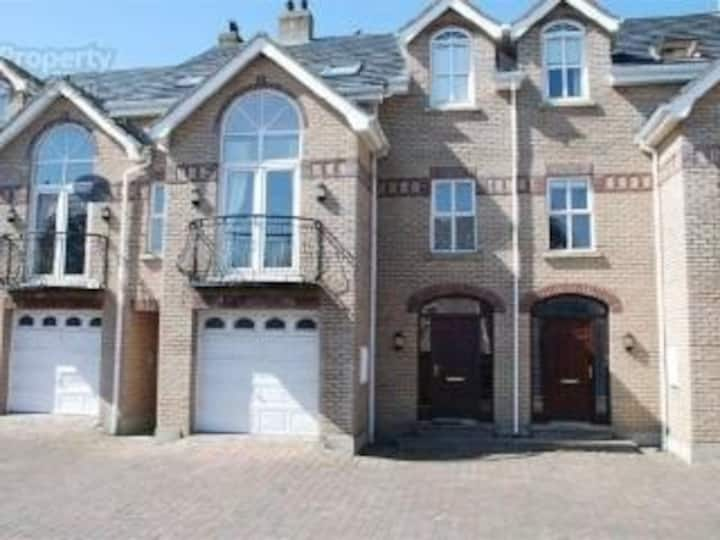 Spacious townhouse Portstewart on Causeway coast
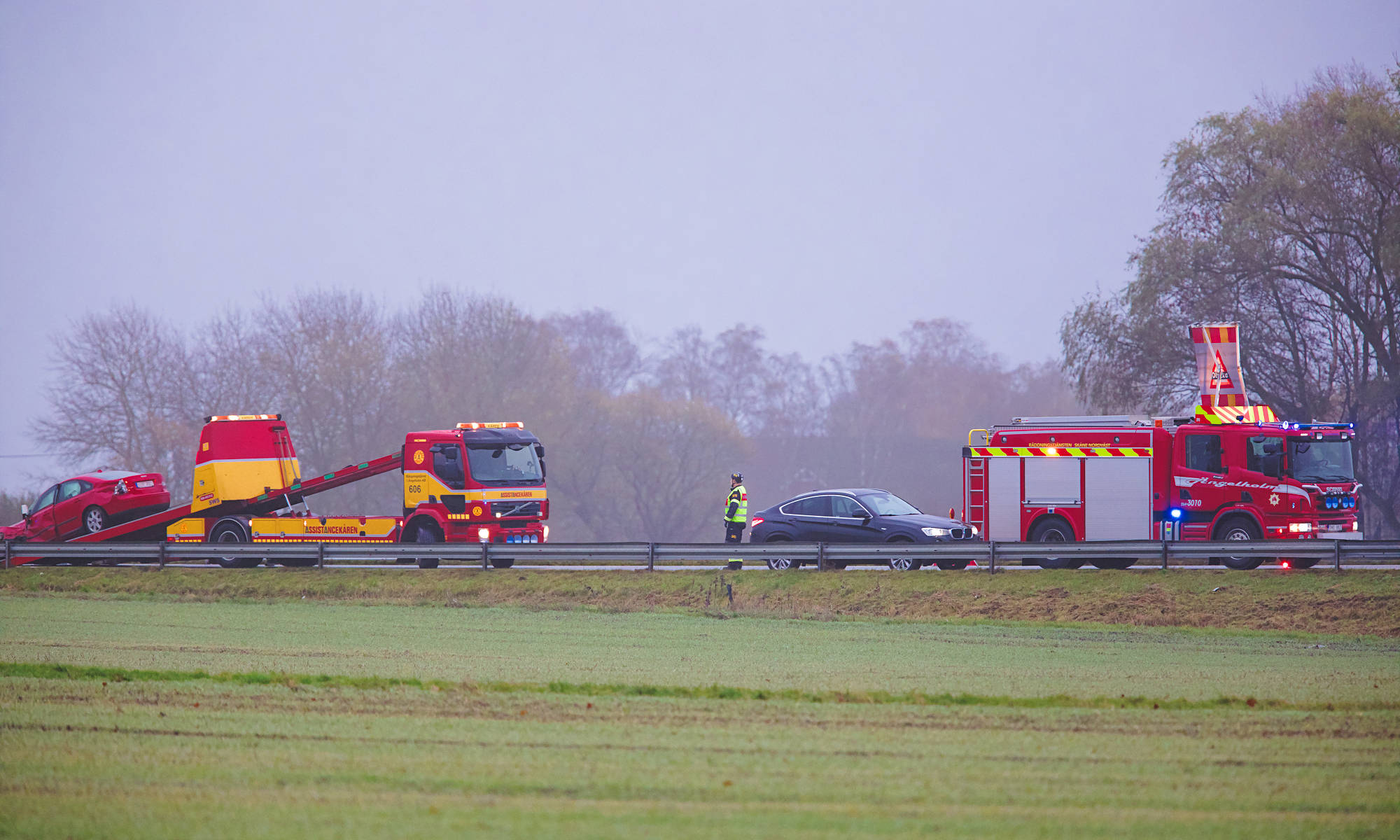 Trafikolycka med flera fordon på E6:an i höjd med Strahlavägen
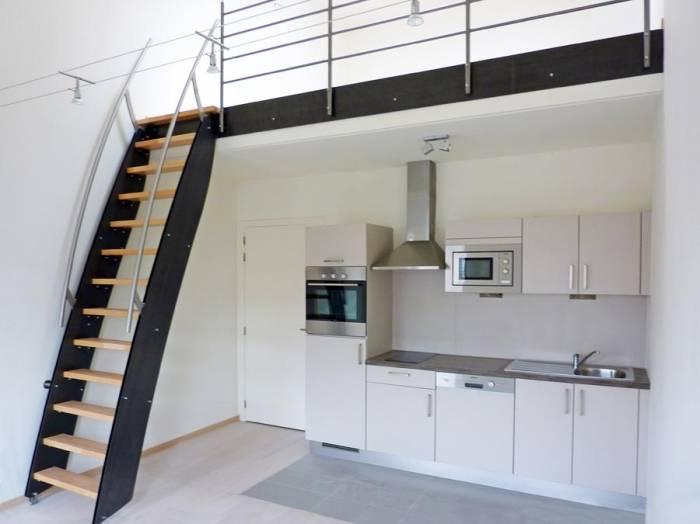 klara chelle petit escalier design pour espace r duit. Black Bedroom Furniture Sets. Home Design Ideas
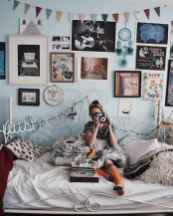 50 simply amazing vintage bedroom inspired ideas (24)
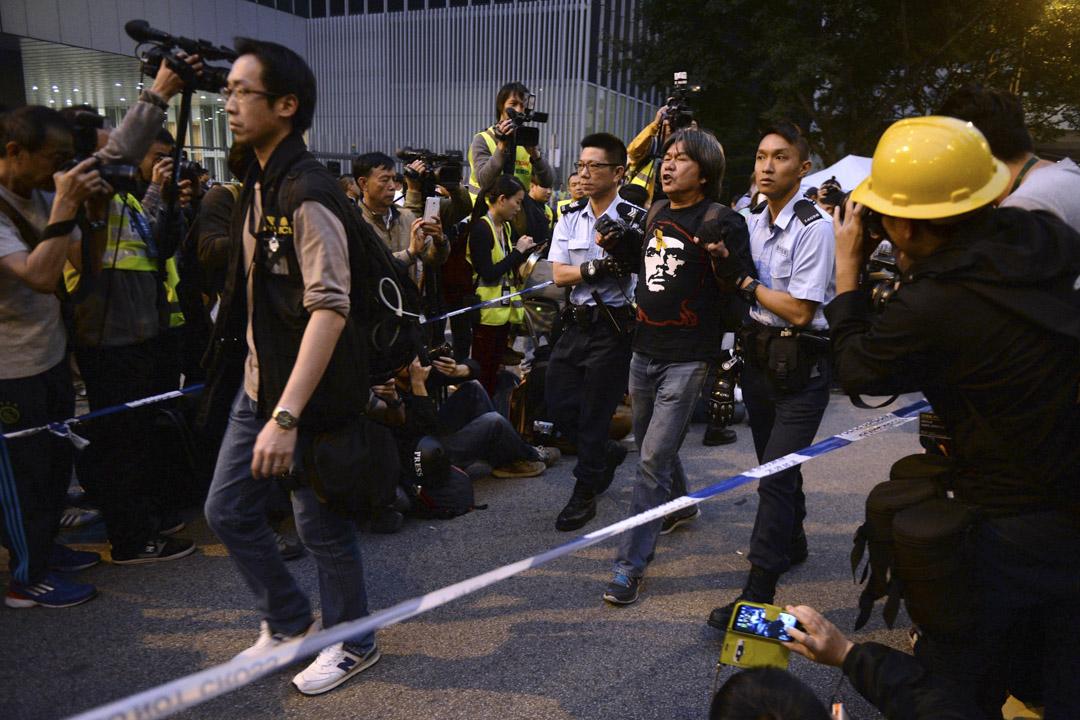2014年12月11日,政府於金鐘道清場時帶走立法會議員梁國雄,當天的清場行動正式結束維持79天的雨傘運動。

════

• THE TASK
Please copy out the entries above exactly as they appear, but skip their images.

• TASK ANSWER
 Spacious townhouse Portstewart on Causeway coast
 Trafikolycka med flera fordon på E6:an i höjd med Strahlavägen
 klara chelle petit escalier design pour espace r duit. Black Bedroom Furniture Sets. Home Design Ideas
 50 simply amazing vintage bedroom inspired ideas (24)
2014年12月11日,政府於金鐘道清場時帶走立法會議員梁國雄,當天的清場行動正式結束維持79天的雨傘運動。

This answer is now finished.